A notebook developed by Nick Swanson-Hysell (https://github.com/Swanson-Hysell) for a presentation/tutorial at the Berkeley The Hacker Within Group (Berkeley Institute for Data Science, March 16, 2016; http://www.thehackerwithin.org/berkeley/posts/matplotlib-spring-2016).
This notebook was developed using a Python 3 kernel. The first portion of this Jupyter notebook illustrates some functionality using the base matplotlib module within the Jupyter notebook environment.
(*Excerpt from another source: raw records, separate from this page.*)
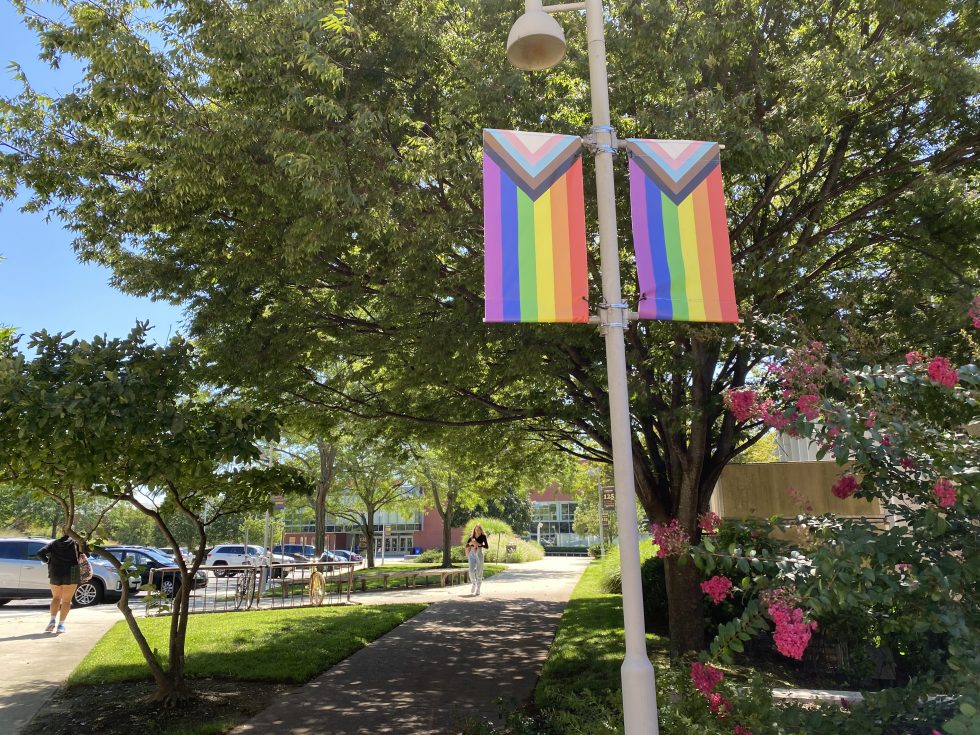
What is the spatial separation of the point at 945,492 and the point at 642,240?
6.16 ft

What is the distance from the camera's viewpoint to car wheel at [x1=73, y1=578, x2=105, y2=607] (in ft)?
60.1

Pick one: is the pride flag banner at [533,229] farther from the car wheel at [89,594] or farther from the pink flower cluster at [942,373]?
the car wheel at [89,594]

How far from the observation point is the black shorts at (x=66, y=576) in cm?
1202

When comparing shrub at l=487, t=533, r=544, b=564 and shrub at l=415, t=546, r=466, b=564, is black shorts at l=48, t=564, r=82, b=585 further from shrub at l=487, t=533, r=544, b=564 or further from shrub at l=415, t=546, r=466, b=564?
shrub at l=415, t=546, r=466, b=564

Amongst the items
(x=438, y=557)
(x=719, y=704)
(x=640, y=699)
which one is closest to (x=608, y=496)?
(x=719, y=704)

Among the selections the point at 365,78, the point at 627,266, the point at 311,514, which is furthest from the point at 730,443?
the point at 311,514

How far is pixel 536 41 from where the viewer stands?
4.20 meters

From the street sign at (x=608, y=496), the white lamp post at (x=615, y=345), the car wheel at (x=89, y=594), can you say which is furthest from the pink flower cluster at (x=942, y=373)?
the car wheel at (x=89, y=594)

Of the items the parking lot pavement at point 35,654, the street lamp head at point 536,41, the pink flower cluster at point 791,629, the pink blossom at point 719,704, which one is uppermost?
the street lamp head at point 536,41

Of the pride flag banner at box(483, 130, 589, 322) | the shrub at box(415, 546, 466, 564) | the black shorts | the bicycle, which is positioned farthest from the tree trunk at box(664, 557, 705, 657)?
the shrub at box(415, 546, 466, 564)

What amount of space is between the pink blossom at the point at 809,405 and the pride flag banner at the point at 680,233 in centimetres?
58

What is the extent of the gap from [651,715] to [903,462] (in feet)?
5.75

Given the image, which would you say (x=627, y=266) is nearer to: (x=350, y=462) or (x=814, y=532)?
(x=814, y=532)

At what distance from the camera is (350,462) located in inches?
1226
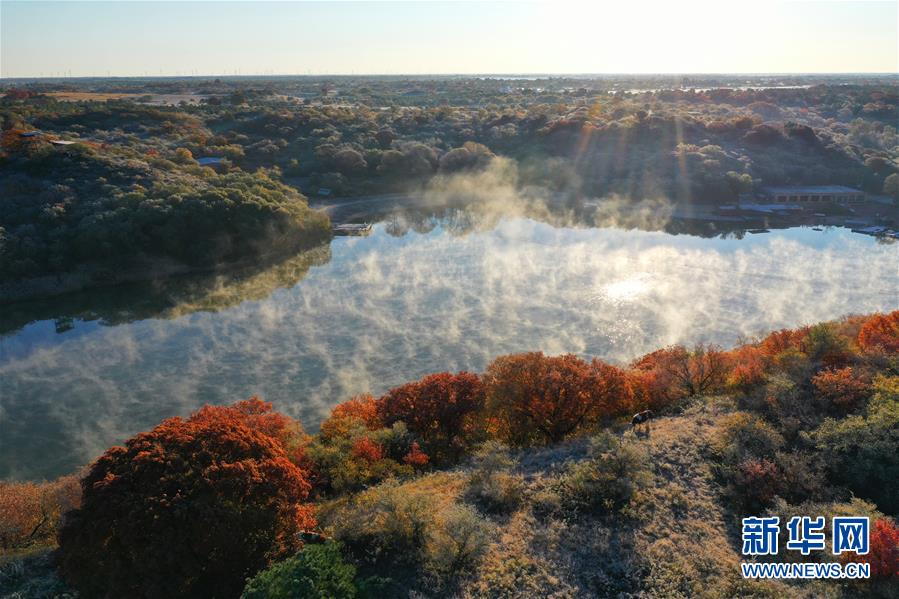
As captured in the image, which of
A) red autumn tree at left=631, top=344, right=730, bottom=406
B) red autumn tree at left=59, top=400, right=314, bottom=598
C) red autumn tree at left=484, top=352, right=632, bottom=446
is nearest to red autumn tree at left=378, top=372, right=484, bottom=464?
red autumn tree at left=484, top=352, right=632, bottom=446

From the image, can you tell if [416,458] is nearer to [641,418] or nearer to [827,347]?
[641,418]

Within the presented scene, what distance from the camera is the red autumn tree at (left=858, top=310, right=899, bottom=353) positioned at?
2773cm

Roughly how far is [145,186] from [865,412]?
66451 mm

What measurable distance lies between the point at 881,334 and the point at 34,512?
1550 inches

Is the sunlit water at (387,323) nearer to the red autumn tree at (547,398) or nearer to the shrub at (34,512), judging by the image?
the shrub at (34,512)

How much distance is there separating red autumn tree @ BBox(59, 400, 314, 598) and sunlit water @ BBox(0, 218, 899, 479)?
525 inches

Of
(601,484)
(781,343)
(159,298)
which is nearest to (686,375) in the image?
(781,343)

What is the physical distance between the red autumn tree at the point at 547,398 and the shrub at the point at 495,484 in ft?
13.5

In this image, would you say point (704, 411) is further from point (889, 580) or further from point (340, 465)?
point (340, 465)

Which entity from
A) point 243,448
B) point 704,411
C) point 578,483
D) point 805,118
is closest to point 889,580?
point 578,483

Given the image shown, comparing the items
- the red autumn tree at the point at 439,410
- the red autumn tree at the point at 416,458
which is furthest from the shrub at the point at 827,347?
the red autumn tree at the point at 416,458

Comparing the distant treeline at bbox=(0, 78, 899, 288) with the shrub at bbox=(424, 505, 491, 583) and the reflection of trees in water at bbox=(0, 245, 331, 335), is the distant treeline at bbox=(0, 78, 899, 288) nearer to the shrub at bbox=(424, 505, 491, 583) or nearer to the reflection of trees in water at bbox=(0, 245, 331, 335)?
the reflection of trees in water at bbox=(0, 245, 331, 335)

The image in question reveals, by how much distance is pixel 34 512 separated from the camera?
832 inches

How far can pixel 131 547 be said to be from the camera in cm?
1565
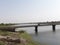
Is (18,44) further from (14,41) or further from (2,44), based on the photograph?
(2,44)

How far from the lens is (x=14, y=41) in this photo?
13.5 m

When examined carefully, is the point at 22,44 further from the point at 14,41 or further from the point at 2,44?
the point at 2,44

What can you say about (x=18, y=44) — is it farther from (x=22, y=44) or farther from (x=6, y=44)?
(x=6, y=44)

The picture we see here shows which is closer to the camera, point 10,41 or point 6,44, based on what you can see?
point 6,44

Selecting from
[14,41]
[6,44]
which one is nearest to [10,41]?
[14,41]

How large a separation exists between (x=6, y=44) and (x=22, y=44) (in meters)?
1.65

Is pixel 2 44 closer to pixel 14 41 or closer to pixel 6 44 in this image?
pixel 6 44

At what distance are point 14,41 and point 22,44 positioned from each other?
0.72m

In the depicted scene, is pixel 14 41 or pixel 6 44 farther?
pixel 14 41

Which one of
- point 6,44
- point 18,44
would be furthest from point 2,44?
point 18,44

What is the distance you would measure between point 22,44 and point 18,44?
358 millimetres

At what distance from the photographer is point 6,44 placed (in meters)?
12.0

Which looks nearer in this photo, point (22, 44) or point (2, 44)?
point (2, 44)

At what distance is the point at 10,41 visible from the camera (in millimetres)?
13523
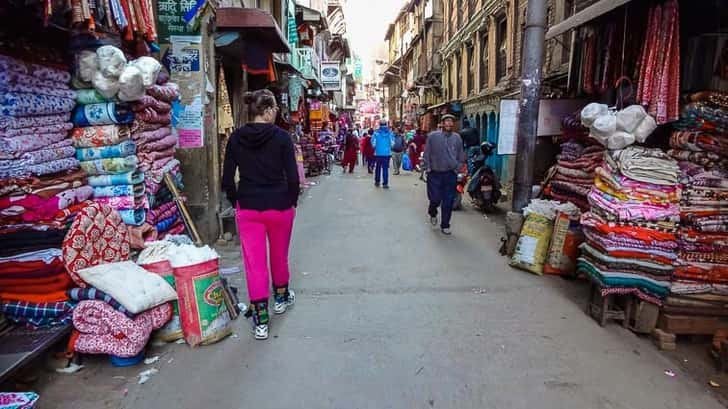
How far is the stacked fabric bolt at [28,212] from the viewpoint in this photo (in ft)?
11.3

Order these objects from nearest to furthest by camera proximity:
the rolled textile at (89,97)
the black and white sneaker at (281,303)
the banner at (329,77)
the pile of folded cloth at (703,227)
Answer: the pile of folded cloth at (703,227)
the rolled textile at (89,97)
the black and white sneaker at (281,303)
the banner at (329,77)

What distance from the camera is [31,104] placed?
142 inches

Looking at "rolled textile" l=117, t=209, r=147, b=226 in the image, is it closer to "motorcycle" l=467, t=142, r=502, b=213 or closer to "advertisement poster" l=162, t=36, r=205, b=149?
"advertisement poster" l=162, t=36, r=205, b=149

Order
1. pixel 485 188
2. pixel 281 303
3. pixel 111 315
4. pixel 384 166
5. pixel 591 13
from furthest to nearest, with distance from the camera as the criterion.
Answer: pixel 384 166, pixel 485 188, pixel 591 13, pixel 281 303, pixel 111 315

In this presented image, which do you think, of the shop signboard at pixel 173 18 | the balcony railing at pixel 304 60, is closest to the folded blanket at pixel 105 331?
the shop signboard at pixel 173 18

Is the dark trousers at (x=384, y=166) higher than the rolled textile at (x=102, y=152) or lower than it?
lower

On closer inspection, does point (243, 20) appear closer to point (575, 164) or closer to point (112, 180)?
point (112, 180)

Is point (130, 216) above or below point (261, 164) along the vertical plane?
below

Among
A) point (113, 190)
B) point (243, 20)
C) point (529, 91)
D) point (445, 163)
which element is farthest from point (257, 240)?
point (243, 20)

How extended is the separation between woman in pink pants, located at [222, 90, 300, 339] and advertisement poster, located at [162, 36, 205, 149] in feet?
8.85

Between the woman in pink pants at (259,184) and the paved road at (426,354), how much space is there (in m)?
0.48

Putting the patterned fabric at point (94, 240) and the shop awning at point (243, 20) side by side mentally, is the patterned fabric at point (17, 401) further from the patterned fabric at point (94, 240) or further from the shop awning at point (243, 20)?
the shop awning at point (243, 20)

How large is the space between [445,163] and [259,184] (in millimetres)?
4636

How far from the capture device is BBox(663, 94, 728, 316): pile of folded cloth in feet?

Subsequent portions of the notebook utilize Basemap, mpld3, folium and bokeh which can be pip installed (pip install Basemap
) or if you are using the Anaconda distribution of Python (conda install Basemap
).
In [1]:
import matplotlib.pyplot as plt
import numpy as np
In [2]:
%matplotlib notebook
In [3]:
x_values = np.linspace(-np.pi, np.pi, 256, endpoint=True)
y_values = np.sin(x_values)
plt.plot(x_values, y_values)
plt.xlabel('x values')
plt.ylabel('y values')
plt.show()
In [4]:
%matplotlib inline
In [5]:
x_values = np.linspace(-np.pi, np.pi, 256, endpoint=True)
y_values = np.sin(x_values)
plt.plot(x_values, y_values)
plt.xlabel('x values')
plt.ylabel('y values')
plt.show()
In [6]:
plt.figure()
x_values = np.linspace(-np.pi, np.pi, 256, endpoint=True)
y_values = np.sin(x_values)
plt.plot(x_values, y_values)
plt.xlim(x_values.min()*1.1, x_values.max()*1.1)
plt.ylim(y_values.min()*1.1, y_values.max()*1.1)
plt.xlabel('x values')
plt.ylabel('y values')
plt.show()
In [7]:
from matplotlib import style
style.available
Out[7]:
In [8]:
style.use('fivethirtyeight')
plt.figure()
x_values = np.linspace(-np.pi, np.pi, 256, endpoint=True)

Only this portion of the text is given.